Canción de invierno




Busqué la caja en la que mi padre guardaba aquellas fotografías  tomadas en momentos, para él, únicos. Era aficionado a la fotografía y ciertamente tenía una sensibilidad especial para captar momentos: momentos que podían ser invisibles para otras personas. Quizás no le hice mucho caso, era su afición y tampoco le gustaba mucho compartir aquel apego que tenia a la sencilla máquina de hacer fotos que un día le regalé Ahora había fallecido y no me quedaba más remedio que hurgar entre sus cosas, para no deshacerme de algo valioso.

La tarea tristísima llegaba a su fin; lo último que me quedaba eran los cajones de su mesa del despacho que acababa de abrir con no poco esfuerzo, puesto que las llaves no aparecían por ninguna parte. Y allí estaba la caja. Nunca imaginé que podía guardarla allí. Tuve una sensación extraña y a punto estuve de tirar la caja a la chimenea que en aquellos momentos a causa del frío yo había encendido.

Yo sola en la casa, no quise que nadie me acompañara, por otro lado, lógico, porque no tenía hermanos, o si los tenía, hacía mucho que habían muerto para mi. Dejé ir los pensamientos negativos, ya tenía bastante en aquel momento.

Mi corazón empezó a latir fuerte delante de la caja en la que se encontraban aquellas instantáneas. Me pregunté, qué me pasaba, qué le pasaba a mi corazón, por lo que me costó levantar la tapa del pequeño cofre. En un acto de valor, la levanté y miré el interior. Estaba llena de fotos de paisajes. Empecé a mirar aquellos momentos inmortalizados. Eran bonitas, algunas preciosas, y así una a una las fui repasando todas con el corazón encogido de emoción.

No había nada especial, nada que tuviera más que un valor sentimental. Ya llegaba al fondo de aquel pequeño maletín, cuando paré la vista en una imagen muy especial. No reconocía el momento como en la mayoría, ni tampoco reconocía a la persona que a la derecha de la fotografía, casi saliendo del marco, caminaba en una actitud absorta, no podría decir si triste, aunque la postura echada hacia adelante, la cabeza baja y las manos en los bolsillos, así lo delataban.

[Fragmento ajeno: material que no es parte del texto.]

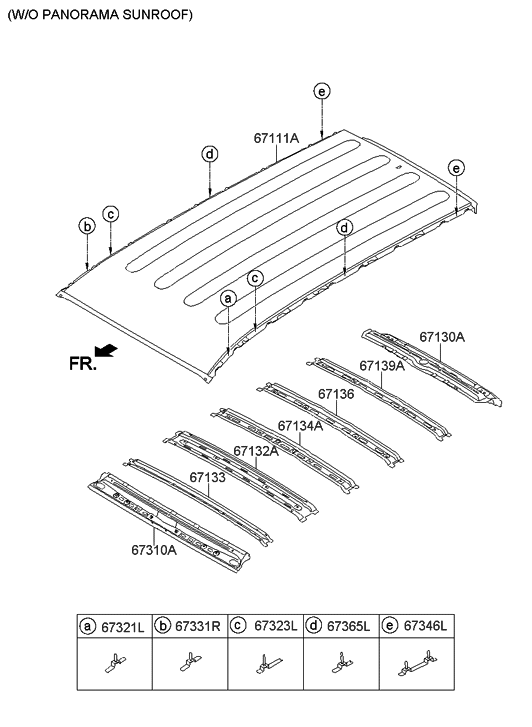 (W/O PANORAMA SUNROOF)

e
67111A
d
e
b
c
d
c
a
FR.
67130A
67139A
67136
67134A
67132A
67133
67310A

| a 67321L | b 67331R | c 67323L | d 67365L | e 67346L |
|---|---|---|---|---|
| | | | | |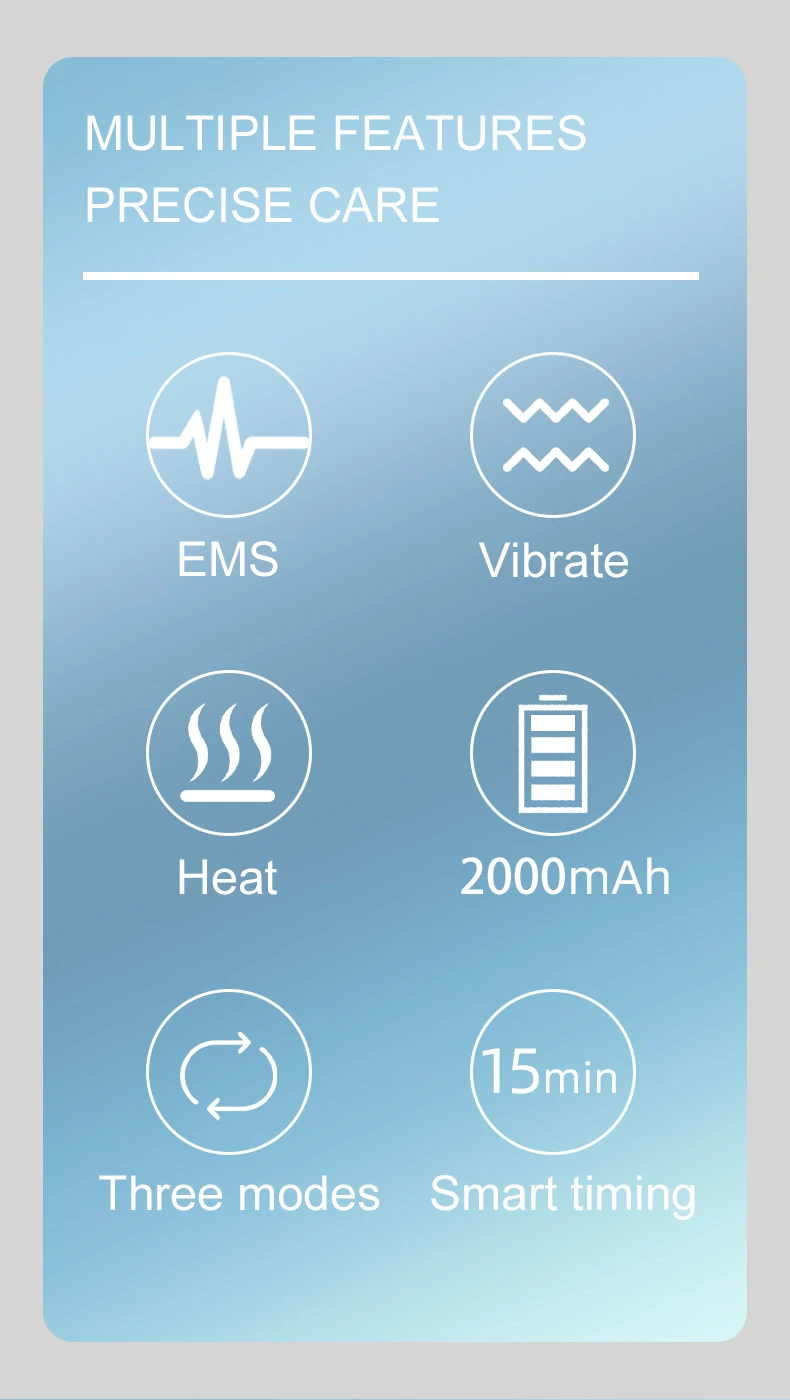 MULTIPLE FEATURES
PRECISE CARE

EMS

Vibrate

Heat

2000mAh

Three modes

15min

Smart timing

Vi un río que atravesaba de parte a parte la imagen, parecía nevado o era el brillo de la luz terrorífica de aquel atardecer. Las márgenes del río estaban llenas de matojos que aparecían quemados, debía ser del frío y el viento del que hablaba la fotografía.  Se veían inclinados hacía la derecha, dos árboles, uno de ellos el que se situaba más a la izquierda lucía una copa frondosa, el otro casi no tenía ramas pero ambos transmitían un sentimiento de soledad infinita, con el follaje de color amarronado, apagado, color de lo quemado por el azote del viento frío.

Todo esto quedaba coronado de unos nubarrones grises, casi negros, con algún claro que hacía más patente la negrura de aquella bóveda. Fijé de nuevo la vista en la mujer ¿llevaba un pañuelo en la cabeza? No lo acababa de distinguir, pero sí que se apreciaba la acción del viento en sus ropas que volaban en sentido contrario a la marcha.

De pronto, sentí...¡¡Dios!! ¿Se había movido aquella falda de la mujer? ¿Se oía silbar el viento huracanado y todo adquiría movimiento? Empecé a temblar. Quise levantarme pero mi cuerpo no obedecía mis órdenes. Solté bruscamente aquel pequeño bulto que era la caja y las fotografías se desparramaron por el suelo. Sólo la que tenía en la mano, permaneció allí, pegada a mis dedos..

Di varias sacudidas pero no había manera de desembarazarme de ella y el viento soplaba cada vez más fuerte, los árboles se movían al son que aquel marcaba, el sonido del agua del río invadía mi cerebro y la mujer que al principio casi se salía del cuadro, ahora, se había dado la vuelta, sonreía y pude ver claramente su boca desdentada y su horrenda cara con las cuencas de los ojos vacías que se acercaba hacia los bordes como para salir de aquel horror del que tantos años llevaba presa.

El sudor corría por mi frente, quería gritar pero no podía, la garganta estaba seca y la mueca de horror en mi rostro era cada vez mayor. La mujer llegó  al borde de la foto, estiró su mano descarnada para tocar mi cara, en un intento aparente de acariciarme. No pude más y el grito de horror que por fin pude emitir, me despertó.